Image URL: /blog/images/rag-patterns/temporal-rag.png
ACL / Security-Aware RAG
Flow: Query → Identify User Permissions → Filter Corpus by ACL → Retrieve Allowed Context → LLM generates answer
Enforces access controls before retrieval to prevent leakage of restricted data.
Image URL: /blog/images/rag-patterns/security-aware-rag.png
Multimodal RAG
Flow: Query → Retrieve Text + Tables + Images + PDFs + Charts → Model Interprets Mixed Context → LLM generates answer
Supports evidence beyond plain text; ingestion complexity is significantly higher.
Image URL: /blog/images/rag-patterns/multimodal-rag.png
Tool-Augmented RAG
Flow: Query → Retrieve Context → Call Tools/APIs/Databases → Combine Evidence → LLM generates answer
Combines documents with live enterprise systems for operational answers.
Image URL: /blog/images/rag-patterns/tool-augmented-rag.png
Corrective RAG
Flow: Query → Retrieve Context → Evaluate Quality → If Weak, Rewrite Query or Retrieve Again → Final Answer
Improves reliability by validating retrieval quality before answering.
Image URL: /blog/images/rag-patterns/corrective-rag.png
Agentic RAG
Flow: Query → Agent Plans Retrieval → Multi-Step Search → Tool Use → Self-Evaluation → Iteration → Final Answer
Best for complex investigations, with trade-offs in latency, cost, and debugging complexity.
Image URL: /blog/images/rag-patterns/agentic-rag.png
Federated RAG
Flow: Query → Route to Multiple Data Sources → Retrieve from Each → Normalize Results → Re-rank → LLM generates answer
Searches across distributed systems without fully centralizing all data.

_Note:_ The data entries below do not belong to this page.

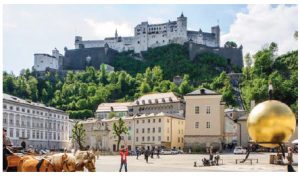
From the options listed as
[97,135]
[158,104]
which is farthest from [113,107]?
[97,135]

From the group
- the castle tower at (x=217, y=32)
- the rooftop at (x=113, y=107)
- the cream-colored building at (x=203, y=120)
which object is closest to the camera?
the cream-colored building at (x=203, y=120)

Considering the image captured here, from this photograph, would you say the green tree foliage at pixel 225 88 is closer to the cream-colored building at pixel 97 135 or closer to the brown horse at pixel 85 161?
the cream-colored building at pixel 97 135

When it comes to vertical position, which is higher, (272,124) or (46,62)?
(46,62)

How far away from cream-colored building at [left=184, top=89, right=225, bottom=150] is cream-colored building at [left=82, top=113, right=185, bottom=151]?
6097 millimetres

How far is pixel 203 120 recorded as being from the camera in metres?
31.7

Image URL: /blog/images/rag-patterns/federated-rag.png
Structured Data RAG
Flow: Query → Convert to SQL/Graph/Filter Query → Retrieve Structured Results → LLM Explains Answer
Queries structured systems directly instead of only relying on vector search.
Image URL: /blog/images/rag-patterns/structured-data-rag.png
Memory-Augmented RAG
Flow: Query → Retrieve User/Session Memory → Retrieve External Knowledge → Personalize Answer → LLM generates response
Blends document retrieval with user/session context while requiring strong privacy controls.

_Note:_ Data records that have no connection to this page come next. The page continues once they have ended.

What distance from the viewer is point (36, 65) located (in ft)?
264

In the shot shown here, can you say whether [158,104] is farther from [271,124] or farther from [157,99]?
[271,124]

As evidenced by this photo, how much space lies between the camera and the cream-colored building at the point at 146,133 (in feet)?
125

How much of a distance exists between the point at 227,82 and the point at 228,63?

Image URL: /blog/images/rag-patterns/memory-augmented-rag.png
Summary-First RAG
Flow: Query → Retrieve Document Summaries → Select Relevant Docs → Retrieve Detailed Chunks → LLM generates answer
Uses summaries as a routing layer before deep retrieval in long documents.
Image URL: /blog/images/rag-patterns/summary-first-rag.png
Evaluated RAG
Flow: Query → Retrieve → Generate Answer → Judge Against Sources → Score Faithfulness/Relevance → Return or Retry
Adds measurable quality controls (faithfulness, relevance, citation quality, refusal behavior).
Image URL: /blog/images/rag-patterns/evaluated-rag.png
Best Way to Think About It
Classic RAG is the baseline. Hybrid improves retrieval. Re-ranking improves precision. Parent-child improves context quality. GraphRAG improves relationship reasoning. Temporal improves timeline accuracy. Security-aware protects sensitive data. Tool-augmented connects documents to systems. Agentic orchestrates multi-step workflows.
In production, strong systems are usually layered: hybrid search, metadata filters, re-ranking, access control, evaluation, and (when needed) agents on top.